Bypassing authentication in Invision Power board with CVE-2016–2564

Summary

I discovered a potential issue with how Invision Power Board generates its session cookies, which could lead to the compromise of user sessions or the cron key. It was reported and assigned CVE-2016–2564 on 02/25/2016, fixed on 2/26/2016, and the update with the fix was released on 3/21/2016 in version 4.1.9. As far as I am aware, it was present in all 4.0 releases and all releases prior to 4.1.9.

4.1.9 fixed a few other security issues reported by me in the suite, including:

  • Timing-unsafe comparison of the cron key used in the web-exposed cron runner.
  • A type conversion issue when comparing MD5 hashes in the web-exposed cron runner, when the auto-generated cron key was a “magic hash”.
  • It was impossible to re-generate the session cookie for a given user, even if the password was changed or all sessions were logged out of.
  • The generic encryption class uses `md5(sql_password . sql_database_name)` for deriving an AES key, as well as for the IPS Connect master key. This was not resolved.

Exploitation

Invision Power Board takes the MD5 hash of the result of uniqid() , and uses this for various random keys. Most critically, the session key used to identify a user from the cookie uses this method. As the documentation for uniqid() warns, “This function does not generate cryptographically secure values, and should not be used for cryptographic purposes.”
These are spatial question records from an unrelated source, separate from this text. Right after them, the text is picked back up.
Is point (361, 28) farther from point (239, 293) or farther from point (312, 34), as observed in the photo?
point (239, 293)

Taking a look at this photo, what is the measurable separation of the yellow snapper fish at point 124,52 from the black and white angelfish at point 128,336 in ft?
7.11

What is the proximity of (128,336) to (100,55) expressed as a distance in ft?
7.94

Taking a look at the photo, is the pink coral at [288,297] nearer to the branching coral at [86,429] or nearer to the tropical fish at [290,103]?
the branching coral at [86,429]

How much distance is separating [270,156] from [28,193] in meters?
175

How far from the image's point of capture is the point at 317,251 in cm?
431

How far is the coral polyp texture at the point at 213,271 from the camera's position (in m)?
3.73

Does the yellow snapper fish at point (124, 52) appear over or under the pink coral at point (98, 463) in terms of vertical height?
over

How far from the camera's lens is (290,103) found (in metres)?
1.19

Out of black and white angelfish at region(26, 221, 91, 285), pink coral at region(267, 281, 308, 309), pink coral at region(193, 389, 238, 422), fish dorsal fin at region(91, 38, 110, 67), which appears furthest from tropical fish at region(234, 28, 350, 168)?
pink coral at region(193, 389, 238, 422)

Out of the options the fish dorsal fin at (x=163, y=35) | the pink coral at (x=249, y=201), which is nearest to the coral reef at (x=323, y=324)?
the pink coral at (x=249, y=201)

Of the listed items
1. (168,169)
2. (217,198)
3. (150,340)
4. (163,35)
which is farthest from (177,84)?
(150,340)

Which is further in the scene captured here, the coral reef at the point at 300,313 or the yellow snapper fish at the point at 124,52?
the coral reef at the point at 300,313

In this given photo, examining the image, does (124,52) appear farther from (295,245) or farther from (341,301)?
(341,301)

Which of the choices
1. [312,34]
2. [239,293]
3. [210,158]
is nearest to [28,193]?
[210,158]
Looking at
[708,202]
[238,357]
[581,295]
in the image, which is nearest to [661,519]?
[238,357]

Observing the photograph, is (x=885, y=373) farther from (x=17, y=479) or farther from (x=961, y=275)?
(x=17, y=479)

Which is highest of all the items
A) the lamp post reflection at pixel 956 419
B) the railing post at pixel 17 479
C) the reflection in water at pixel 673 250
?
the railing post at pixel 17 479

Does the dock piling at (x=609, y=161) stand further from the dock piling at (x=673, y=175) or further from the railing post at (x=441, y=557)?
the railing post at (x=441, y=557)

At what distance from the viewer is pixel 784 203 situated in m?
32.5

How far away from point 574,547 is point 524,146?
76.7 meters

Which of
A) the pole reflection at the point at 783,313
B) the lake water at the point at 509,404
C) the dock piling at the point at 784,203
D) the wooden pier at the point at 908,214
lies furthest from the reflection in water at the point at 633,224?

uniqid() is worse than the manual makes it out to be. An example return value is 58fc30c53db63 . Already, this is only <7 bytes of entropy. But it becomes worse, because without the more_entropy flag set, PHP only uses the current time to generate the return value, as seen in the PHP source code:

sec = (int) tv.tv_sec; 
usec = (int) (tv.tv_usec % 0x100000);
if (more_entropy) {  
uniqid = strpprintf(0, "%s%08x%05x%.8F", prefix, sec, usec, php_combined_lcg() * 10);
} else {
uniqid = strpprintf(0, "%s%08x%05x", prefix, sec, usec);
}

The first four bytes are the current UNIX timestamp, and the last 20 bits are derived from the current time in microseconds.

This gives a bit less than 2²⁰, or one million, possible results per given second. If you are able to predict when a new session key is generated for a user, you can guess their key with a decent number of requests, depending on how accurate your guess is. On a popular forum, you may not even need to target a specific user, as the number of users logging in at one time may be large enough.

Someone with the ability to sniff the timing of encrypted traffic may be able to perform this attack with a much lower number of requests.

Resolution

Invision Power Board chose to simply flip the more_entropy flag. This is still dangerous, but much harder to exploit. As seen above, this utilizes PHP’s internal LCG, which is an insecure RNG, but many more guesses are required, and are likely remotely impractical.

A better resolution would be to use random_bytes(32) , and ship the permissively licensed polyfill for it, written by Scott Arciszewski. They did not provide a reason for choosing not to use this.

It is worth noting that something may have changed in terms of their resolution between March of 2016 and today, but since I have not paid $35 to renew my license, I am incapable of checking.